No le llamó la atención; mucha gente tenía más longevidad que cordura en esos tiempos. Pero le entristecía, pues ella había sido muy inteligente. Extraña, tal vez, pero sus pensamientos siempre conducían a algo que justificaba su tortuosa trayectoria. Sonrió sin recordar por qué. Sí. Ver por tus rodillas. Ella hacía el papel de Helen Keller en The Miracle Worker, y le contó que al fin había llegado a comprender la ceguera: «Sabía que no era ver el interior rojizo del párpado, ni ver todo negro. Es como tratar de ver cuando nunca tuviste ojos. Ver por tus rodillas. Por mucho que lo intentes, allí no hay visión». Y le gustó que él no se riera. «Se lo dije a mi hermano, y se rió». Pero Charlie no se había reído.
Charlie le había cobrado afecto a esa niña de doce años que no podía seguir un camino normal e inteligible, sino que tenía que abrirse paso por una confusa espesura poblada de flores brillantes. «Creo que Dios dejó de prestar atención hace tiempo —decía ella—. Es como si a Miguel Ángel le importara un rábano que encalaran la Capilla Sixtina».

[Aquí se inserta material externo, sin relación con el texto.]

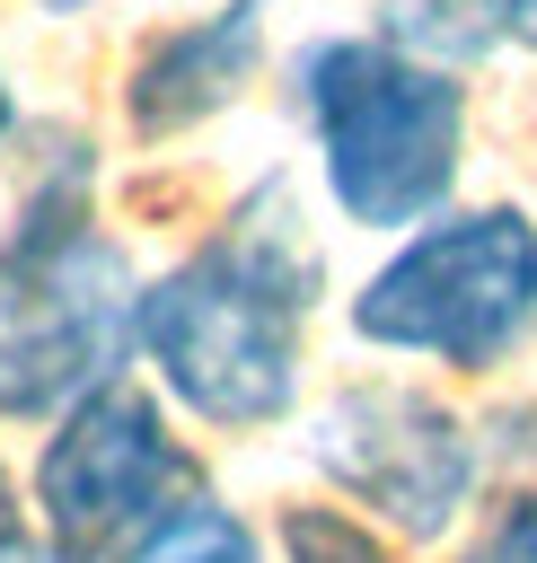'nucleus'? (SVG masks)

Y Charlie supo que lo haría incluso antes de saber qué haría. Rachel había terminado en un manicomio, y él, con la magnífica atención médica que le permitía su dinero, estaba desnudo en su habitación y recordaba la época en que la pasión acechaba detrás del enrejado de la castidad y se expresaba en poemas más que en el coito.
Tu remanida historia, le dijo al hombre gris que lo despreciaba desde el espejo. Estás tentado sólo porque te aburres. Buscas excusas porque eres cruel. Sientes lujuria porque tu floja verga ya no se levanta.
Y oyó que el viejo cabrón le respondía en silencio. Lo harás, porque puedes. Tú, después de tanto tiempo, puedes hacerlo.
Y le pareció como si Rachel lo mirara, radiante por hallarse bella a los catorce años, riéndose de la broma desternillante de ser admirada por el mismo hombre a quien deseaba. Ríete cuanto quieras, le dijo Charlie a su visión. Entonces fui demasiado amable. Me temo que ahora daré por tierra con la bondad de mi juventud.
—Regresaré —dijo en voz alta—. Encuentra un día.
—¿Con qué propósito? —preguntó Jockey.
—Eso es asunto mío.
—Tengo que conocer tu propósito, o no podré encontrar un día.
Así que tuvo que decirlo.
—La poseeré si puedo.
De pronto sonó una alarma, y otra voz sustituyó la de Jockey.
—Advertencia. Uso ilícito de INTRUSO para posible manipulación del pasado y alteración del presente.
Charlie sonrió.
—Investigaciones considera que la alteración es aceptable. Tengo autorización. —Y la clave del programa—: Bizancio.
—Eres un hijo de puta —dijo Jockey.
—Encuentra un día. Un día en que el daño sea ínfimo… en que pueda…
—Veintiocho de octubre de 1973.
Cuando acababa de regresar de Sao Paulo y firmar los contratos, un capitalista antes de los veintitrés. La época en que temía llamarla, porque a fin de cuentas ella sólo tenía catorce años.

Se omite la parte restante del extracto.